Similarly to the TO I tried to create an Alexa Skill to play Youtube Audio. This can be done with pafy and as pointed out in the question by using bestaudio = video.getbestaudio()
. As we do not intend to download the audio it is not necessary to specify the format. The resulting link will be of the .webm format, but only with the audio part, which can be tested by opening the link in a browser.
Here is a code example for this part:
import pafy
def get_audio(url):
video = pafy.new(url)
best = video.getbestaudio()
return best.url
yt_url = "https://www.youtube.com/watch?v=iu7289s7l64"
audio_url = get_audio(yt_url)
print(audio_url)
This actually runs fine for me locally. However, when deploying the code to AWS Lambda it wouldn't work. Alexa would report a problem with the requested skill response, and CloudWatch didn't show any error or log output.
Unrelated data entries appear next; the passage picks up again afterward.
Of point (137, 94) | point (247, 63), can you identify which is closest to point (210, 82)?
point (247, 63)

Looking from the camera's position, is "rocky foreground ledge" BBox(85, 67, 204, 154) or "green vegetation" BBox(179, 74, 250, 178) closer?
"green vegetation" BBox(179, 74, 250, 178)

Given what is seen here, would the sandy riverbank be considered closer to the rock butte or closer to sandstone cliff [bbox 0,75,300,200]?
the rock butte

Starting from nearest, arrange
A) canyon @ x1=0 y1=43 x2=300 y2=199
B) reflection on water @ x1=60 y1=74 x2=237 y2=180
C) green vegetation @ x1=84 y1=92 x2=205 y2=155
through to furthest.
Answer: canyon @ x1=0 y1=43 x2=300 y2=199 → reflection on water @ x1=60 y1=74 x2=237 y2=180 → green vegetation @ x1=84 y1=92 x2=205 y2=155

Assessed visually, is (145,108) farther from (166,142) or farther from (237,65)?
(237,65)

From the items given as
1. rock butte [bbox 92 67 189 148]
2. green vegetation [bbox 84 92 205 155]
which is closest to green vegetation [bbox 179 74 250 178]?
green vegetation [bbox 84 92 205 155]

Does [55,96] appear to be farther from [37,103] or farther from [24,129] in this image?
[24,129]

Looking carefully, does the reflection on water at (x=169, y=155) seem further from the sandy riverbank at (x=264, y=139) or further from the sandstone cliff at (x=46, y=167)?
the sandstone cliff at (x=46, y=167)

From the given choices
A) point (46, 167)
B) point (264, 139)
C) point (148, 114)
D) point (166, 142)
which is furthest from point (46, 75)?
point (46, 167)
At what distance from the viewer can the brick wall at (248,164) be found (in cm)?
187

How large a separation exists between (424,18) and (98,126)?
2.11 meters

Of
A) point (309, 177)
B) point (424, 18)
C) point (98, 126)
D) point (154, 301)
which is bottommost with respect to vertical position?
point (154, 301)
There are two things to take care of here:
- Ensure that the library is packaged and uploaded. This however, will throw an error in the CloudWatch Logs, and is no difficult issue when using the new ASK CLI 2.x when pafy and youtube-dl is added in the requirement.txt. When using an older version of ASK CLI (1.x), I had problems with that, as the requirement.txt was ignored.
- Increase the Timeout of the Lambda function in the AWS Console. By default it is set to 3s, which is way to short in this case. The calls for long videos seem to take up to 10s, to be safe I set it to 30s. This is way longer than what the call needs locally for some reason (if anyone has insights on this, I'd be curious). However, this is what got me stuck.
As the TO also asks of how to invoke the audio stream, here is my solution to this:
class StoryIntent(AbstractRequestHandler):
def can_handle(self, handler_input):
# type: (HandlerInput) -> bool
return ask_utils.is_intent_name("StartPlayingIntent")(handler_input)
def handle(self, handler_input):
# type: (HandlerInput) -> Response
yt_url = "https://www.youtube.com/watch?v=iu7289s7l64"
url = get_audio(yt_url)
return handler_input.response_builder.speak('I am starting to play the story').add_directive(
PlayDirective(
play_behavior=PlayBehavior.REPLACE_ALL,
audio_item=AudioItem(
stream=Stream(
token=url,
url=url,
expected_previous_token=None),
metadata=None
)
)
).set_should_end_session(True)
I'm not sure if at the time when this question was answered the code above was working. By today class-based intents are common, so here we go.
tl:dr Increase the Timeout of the Lambda Function, the default is way to short.